◆ **Short exercise**:
Please revise the records from the line with "Among the things listed as" up to and including the line with "the boulder at (349,292) <", changing "photographed scene" to "captured scene" and keeping everything else the same. Return only those lines, without the pictures.

Spatial question entries:
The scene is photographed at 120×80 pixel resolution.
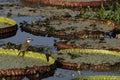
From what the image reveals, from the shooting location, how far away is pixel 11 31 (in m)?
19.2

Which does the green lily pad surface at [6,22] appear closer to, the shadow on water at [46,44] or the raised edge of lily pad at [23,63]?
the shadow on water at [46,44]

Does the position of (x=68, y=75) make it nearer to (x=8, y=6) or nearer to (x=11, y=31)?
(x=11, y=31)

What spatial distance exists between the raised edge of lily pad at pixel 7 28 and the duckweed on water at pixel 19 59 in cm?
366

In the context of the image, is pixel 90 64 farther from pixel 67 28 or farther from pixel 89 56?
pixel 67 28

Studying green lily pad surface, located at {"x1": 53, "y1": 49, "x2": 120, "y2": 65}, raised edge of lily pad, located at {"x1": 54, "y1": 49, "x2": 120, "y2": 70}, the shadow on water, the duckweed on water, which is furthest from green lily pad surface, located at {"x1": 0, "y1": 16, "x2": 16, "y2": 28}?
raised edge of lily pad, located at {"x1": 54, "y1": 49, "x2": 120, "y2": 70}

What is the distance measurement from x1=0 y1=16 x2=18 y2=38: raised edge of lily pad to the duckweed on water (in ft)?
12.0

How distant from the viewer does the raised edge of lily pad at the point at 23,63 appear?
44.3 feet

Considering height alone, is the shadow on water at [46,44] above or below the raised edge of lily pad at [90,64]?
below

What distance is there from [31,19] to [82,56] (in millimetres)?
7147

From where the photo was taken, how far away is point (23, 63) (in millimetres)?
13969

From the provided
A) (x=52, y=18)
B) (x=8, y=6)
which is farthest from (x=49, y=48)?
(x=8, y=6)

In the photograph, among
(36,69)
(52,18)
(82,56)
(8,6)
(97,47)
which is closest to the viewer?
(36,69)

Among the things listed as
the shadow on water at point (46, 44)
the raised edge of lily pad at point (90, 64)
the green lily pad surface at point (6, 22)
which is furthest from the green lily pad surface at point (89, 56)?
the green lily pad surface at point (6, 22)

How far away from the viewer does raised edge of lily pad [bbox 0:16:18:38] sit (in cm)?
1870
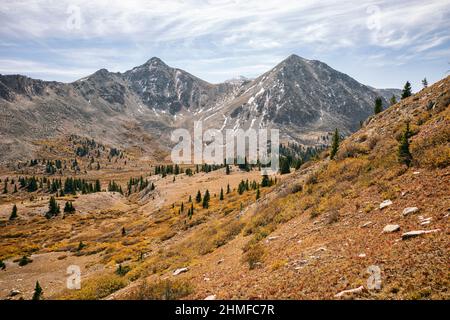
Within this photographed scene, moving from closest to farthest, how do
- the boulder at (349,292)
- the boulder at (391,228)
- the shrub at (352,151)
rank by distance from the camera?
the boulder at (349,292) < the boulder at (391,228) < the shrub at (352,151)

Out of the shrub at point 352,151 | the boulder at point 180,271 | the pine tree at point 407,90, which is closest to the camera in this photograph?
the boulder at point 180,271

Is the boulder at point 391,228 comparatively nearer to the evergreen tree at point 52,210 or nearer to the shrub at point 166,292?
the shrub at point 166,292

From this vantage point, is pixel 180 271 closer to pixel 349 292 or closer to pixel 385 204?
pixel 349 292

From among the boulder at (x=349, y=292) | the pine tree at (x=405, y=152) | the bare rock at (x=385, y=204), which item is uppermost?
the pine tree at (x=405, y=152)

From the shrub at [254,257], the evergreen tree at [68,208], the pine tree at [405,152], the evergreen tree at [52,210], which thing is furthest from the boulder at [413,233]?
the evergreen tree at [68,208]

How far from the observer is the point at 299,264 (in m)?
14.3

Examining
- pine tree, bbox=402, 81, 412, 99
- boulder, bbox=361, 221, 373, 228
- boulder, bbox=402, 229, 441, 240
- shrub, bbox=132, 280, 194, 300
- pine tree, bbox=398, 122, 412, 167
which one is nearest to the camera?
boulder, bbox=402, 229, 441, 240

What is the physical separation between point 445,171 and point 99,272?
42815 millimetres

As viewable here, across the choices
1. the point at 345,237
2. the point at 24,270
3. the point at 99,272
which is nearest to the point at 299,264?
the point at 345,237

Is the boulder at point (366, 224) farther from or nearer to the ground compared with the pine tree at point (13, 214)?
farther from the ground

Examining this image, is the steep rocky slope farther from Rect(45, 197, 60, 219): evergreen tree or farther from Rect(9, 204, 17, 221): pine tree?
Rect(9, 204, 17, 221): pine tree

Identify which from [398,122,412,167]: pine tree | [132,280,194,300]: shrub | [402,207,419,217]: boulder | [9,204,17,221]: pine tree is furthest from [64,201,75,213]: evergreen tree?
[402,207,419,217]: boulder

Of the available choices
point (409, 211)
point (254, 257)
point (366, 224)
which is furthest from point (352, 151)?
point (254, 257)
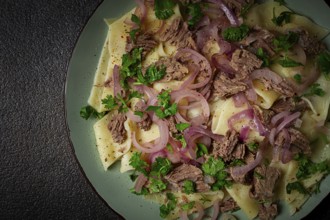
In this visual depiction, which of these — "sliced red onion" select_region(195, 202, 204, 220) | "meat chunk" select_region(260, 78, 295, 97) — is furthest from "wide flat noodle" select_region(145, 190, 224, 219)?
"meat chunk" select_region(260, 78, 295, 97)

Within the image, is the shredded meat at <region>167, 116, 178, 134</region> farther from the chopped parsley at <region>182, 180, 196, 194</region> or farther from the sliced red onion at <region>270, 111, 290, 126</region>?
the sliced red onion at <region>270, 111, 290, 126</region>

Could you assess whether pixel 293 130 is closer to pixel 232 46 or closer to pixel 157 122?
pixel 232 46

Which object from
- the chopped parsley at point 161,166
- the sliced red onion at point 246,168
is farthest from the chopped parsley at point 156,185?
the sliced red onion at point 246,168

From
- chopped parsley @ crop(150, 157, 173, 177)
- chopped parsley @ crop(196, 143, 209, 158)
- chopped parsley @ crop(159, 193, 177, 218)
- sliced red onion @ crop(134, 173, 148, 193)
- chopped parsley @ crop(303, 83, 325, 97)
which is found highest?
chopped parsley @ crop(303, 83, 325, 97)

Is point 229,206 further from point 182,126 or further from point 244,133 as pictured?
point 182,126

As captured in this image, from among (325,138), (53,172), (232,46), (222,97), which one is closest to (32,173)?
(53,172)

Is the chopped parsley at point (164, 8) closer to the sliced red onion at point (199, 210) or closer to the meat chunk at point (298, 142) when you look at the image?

◆ **Reply to the task**:
Among the things listed as
the shadow on water at point (46, 44)
the raised edge of lily pad at point (90, 64)
the green lily pad surface at point (6, 22)
which is furthest from the green lily pad surface at point (89, 56)?
the green lily pad surface at point (6, 22)

How far away from the viewer does raised edge of lily pad [bbox 0:16:18:38] sit (in cm)?
1870
Within this captured scene, moving from closest to farthest, how do
- the boulder at (349,292)
- the boulder at (391,228)
- the shrub at (352,151)
rank by distance from the camera?
the boulder at (349,292) < the boulder at (391,228) < the shrub at (352,151)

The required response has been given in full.